04 mars 2010

Comment naissent (et meurent) les étoiles

Devant UNE EDUCATION, le film de Lone Scherfig écrit par Nick Hornby, il y a une chose qui, dès les premières minutes, vous saute au visage, vous accroche le cerveau et ne vous lâche plus ensuite. Son héroïne, Carey Mulligan, est une star. Du moins, elle a l'étoffe d'une star. C'est indéniable.

Cette jeune londonienne de 24 ans a une beauté naturelle et discrète. Elle a ces petites mimiques incroyablement craquantes comme cette façon magique de sourire et de rire. Elle a ce regard grand ouvert sur le monde. Elle a cette assurance qui font oublier son visage poupon de petite fille. Et surtout elle a du talent. Bref, Carey Mulligan, que personne ne connaissait il y a 6 mois, a toutes les qualités dont sont faites les stars. Ces qualités qui font tomber les garçons en amour en leur faisant croire qu'elle leur est accessible. Ces qualités qui font penser aux filles qu'elle leur ressemble en leur faisant croire qu'elles peuvent devenir BFF. Des qualités que l'on retrouve par exemple chez Natalie Portman ou Anne Hathaway pour citer deux grandes stars du cinéma des années 2000.

Mais cette évidence a-t-elle des chances de se concrétiser ? Car les exemples de jeunes actrices tombées de haut sont légion dans les annales d'Hollywood. Des jeunes actrices qui ont goûté à la critique extatique et au public émerveillé. Des actrices qui, elles aussi, avaient la beauté, le talent et le charme. Des actrices qui, le temps d'un rôle, ont su envouter le monde entier par leur seule présence. Alors combien de Mena Suvari pour une Reese Witherspoon ? Combien d'Alicia Silverstone pour une Julia Roberts ? Combien d'Heather Graham pour une Nicole Kidman ? Combien d'Alison Lohman pour une Natalie Portman ? Les exemples se comptent par centaines et se ressemblent souvent.

----------

• _Exercices écrits_:
[1] D'après le texte, quel âge a Carey Mulligan ?
[2] Recopiez mot pour mot le passage du texte qui commence aux mots « Mais cette évidence » et s'arrête après les mots « se ressemblent souvent. ».
Les lignes qui suivent n'interviennent pas dans ce travail.

• _Données fournies_:
----------

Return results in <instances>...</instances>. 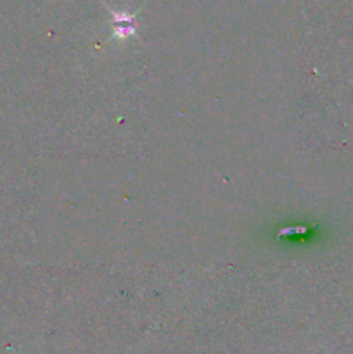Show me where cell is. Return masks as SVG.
<instances>
[{"label":"cell","mask_w":353,"mask_h":354,"mask_svg":"<svg viewBox=\"0 0 353 354\" xmlns=\"http://www.w3.org/2000/svg\"><path fill=\"white\" fill-rule=\"evenodd\" d=\"M114 36L120 40H125L129 36L136 35V14H125V12H114Z\"/></svg>","instance_id":"obj_1"}]
</instances>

----------

• _Corrigé des exercices_:
[1] Elle a 24 ans.

[2]
Mais cette évidence a-t-elle des chances de se concrétiser ? Car les exemples de jeunes actrices tombées de haut sont légion dans les annales d'Hollywood. Des jeunes actrices qui ont goûté à la critique extatique et au public émerveillé. Des actrices qui, elles aussi, avaient la beauté, le talent et le charme. Des actrices qui, le temps d'un rôle, ont su envouter le monde entier par leur seule présence. Alors combien de Mena Suvari pour une Reese Witherspoon ? Combien d'Alicia Silverstone pour une Julia Roberts ? Combien d'Heather Graham pour une Nicole Kidman ? Combien d'Alison Lohman pour une Natalie Portman ? Les exemples se comptent par centaines et se ressemblent souvent.